Well, we tend to just use the Herald. Well, obviously, we are not going to pick up much in the way of romantic fiction. With romantic fiction, we are probably not using the reviews as much as some of the other sources. (Librarian 3.3)

Several interviewees cited Goodreading Magazine as a source to find ‘medium to lighter fiction’ reviews. However, an analysis of Goodreading Magazine to validate this claim showed that in a one year period (September 2017 to August 2018), there were only three romance fiction books reviewed with a further three that were on the periphery of the genre.

There is an awareness that romance fiction awards exist, however they either do not resonate with the selector’s personal reading tastes:

Yeah, I suppose we do crime fiction [award winners] because that is what I am interested in, but the others we don’t really filter through unless they make it more mainstream. But that’s just me. I think if we did some research, like if we were looking for a romance one or crime one or something particular we would look at the awards. (Librarian 7.2)

or are perceived as a niche interest beyond the awareness of most librarians:

[Staff member X is] aware of all the literary awards and the short lists. Crime authors and then the, is it the Australian Romance – , you know the [sentence left hanging]. (Librarian 2)

Every librarian indicated that the selection practices used for romance fiction differed from those used for general fiction. The criteria included measures of volume and aesthetics:

[We purchase] By the metre.
[We select by] The cover! The cover! (Librarian 2)
To be honest, it is actually what the book looks like…you have got your Fabios [a well-known romance fiction cover model from the 1980s and 1990s] and that kind of thing. (Librarian 1.1)
We tend to just select them by their category. So the red or orange [branding for the publishers’ imprint series]. So if we think we need more of a particular sort we’ll just buy some … a selection of that. We don’t do it title by title. (Librarian 3.3)

Practices for acquiring fiction including romance fiction

A library’s acquisitions are either budgeted and purchased materials or materials that have been donated. Budgeted fiction is acquired through vendors and library suppliers, individual purchase by librarians, and standing orders. Most often, library suppliers respond to the parent council’s call for tenders and as such must adhere to government reporting and transparency requirements.

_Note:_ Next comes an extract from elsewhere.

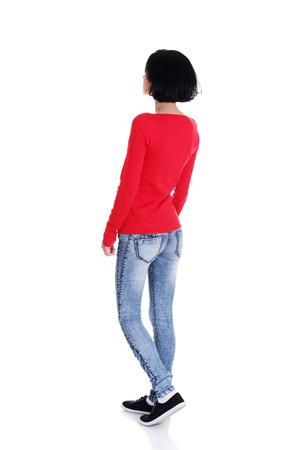 mujer de espaldas: Mujer joven ocasional por detr�s vi�ndose, aislado en blanco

For the libraries that have their own selection process, the vendors and library suppliers often do the actual procuring, cataloguing and processing, delivering fiction as shelf ready (i.e., ready to be borrowed). The library staff verify that the resources match their orders and that the catalogue record is reliable, with Librarian 3.2 saying that her job requires ‘checking for errors and enhancement of the catalogue.’

Public libraries acknowledge that individual purchases need also to be made independent of their vendor agreements. These can be either through bookseller visits or visits to bookshops, through purchase suggestions from community members and staff, and as specific purchased from individuals whose work is of local interest such as in the case of local authors (Libraries H, L, M, O, R, and U).

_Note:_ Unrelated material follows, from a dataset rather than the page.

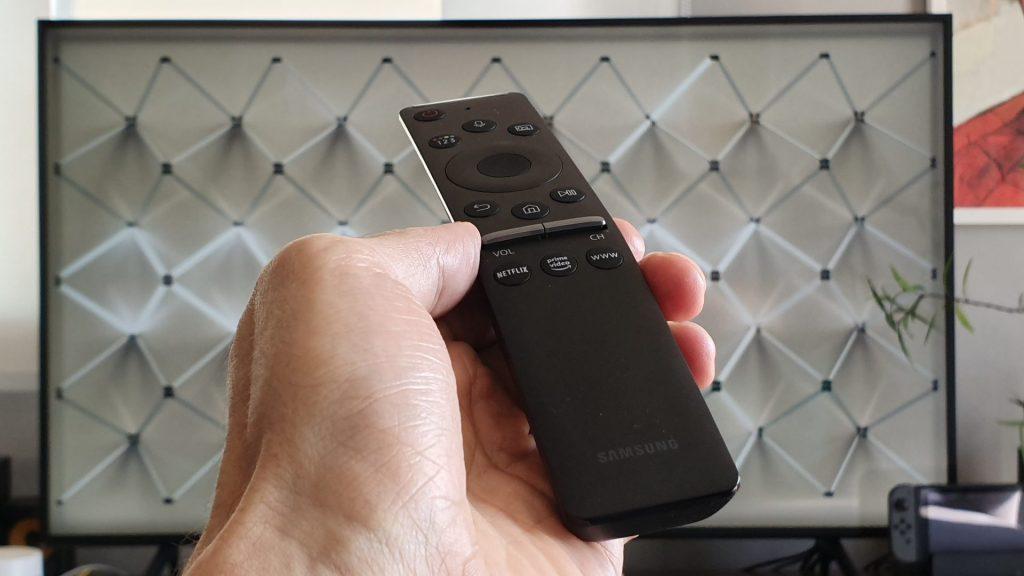 Controle Único, Smart TVs Samsung 4K com Tizen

Standing orders are a process whereby the library identifies authors whose creative outputs are automatically requested for purchase, bypassing the necessity for selection. A standing order is an acknowledgement of an author’s cultural capital and literary legitimacy because their books will be selected regardless of literary merit. Predominantly, it is ‘established authors’ (Library G) who are placed on standing order lists, which is an affirmation of the selective tradition. It is generally the vendor who provides the initial standing order options from which librarians choose:

That tends to be the one vendor and it’s also they have their own suggested list and we’ll cherry pick from that to create our own. (Librarian 7.1)

However, cultural capital is gained through economic capital and community engagement. Popularity of sales and loans is an indicator of the need to either add or delete an author from a standing order list:

We might go from getting two copies by that author to just one. So, it’s just a matter of monitoring. (Librarian 3.3)

The interviewees indicated that romance fiction was available from their vendors and that they often select this genre due to its popularity. However, when asked if they also selected Mills & Boon (a well-known romance fiction publisher), a different picture emerged:

No, we never buy Mills & Boon. We do happily get quite a bit donated so we don’t have to spend as much money on it if we didn’t get those donations. (Librarian 3.3)
In regards to that sort of series [Mills & Boon] we don’t actively buy it but because we find we get lots of donations. (Librarian 5)

Budget allocation towards romance fiction is not seen as necessary nor is it prioritised as the donations from the public seem to suffice as a point of entry into the library.

Donations as an acquisition practice

Donations are a significant source of materials for library collections. According to the Public Library Statistics for 2016-2017 (State Library of New South Wales, 2018), donations made up close to 15% of New South Wales public libraries’ acquisitions. With 1,387,643 titles acquired in the 2016-2017 financial year, the reported 92,955 donated resources make up this substantial amount of 15% of materials acquired by public libraries. The analysis of the collection development policies showed that the inclusion of a donation statement was the most frequently occurring element and present in twenty-three of the twenty-six library policies, of which only one stipulated that it does not accept any donations. Library M’s donation statement is representative of what is found in the policies:

The Library is pleased to accept gifts and donations, but reserves the right to decline or redistribute them as appropriate if they do not meet the selection criteria.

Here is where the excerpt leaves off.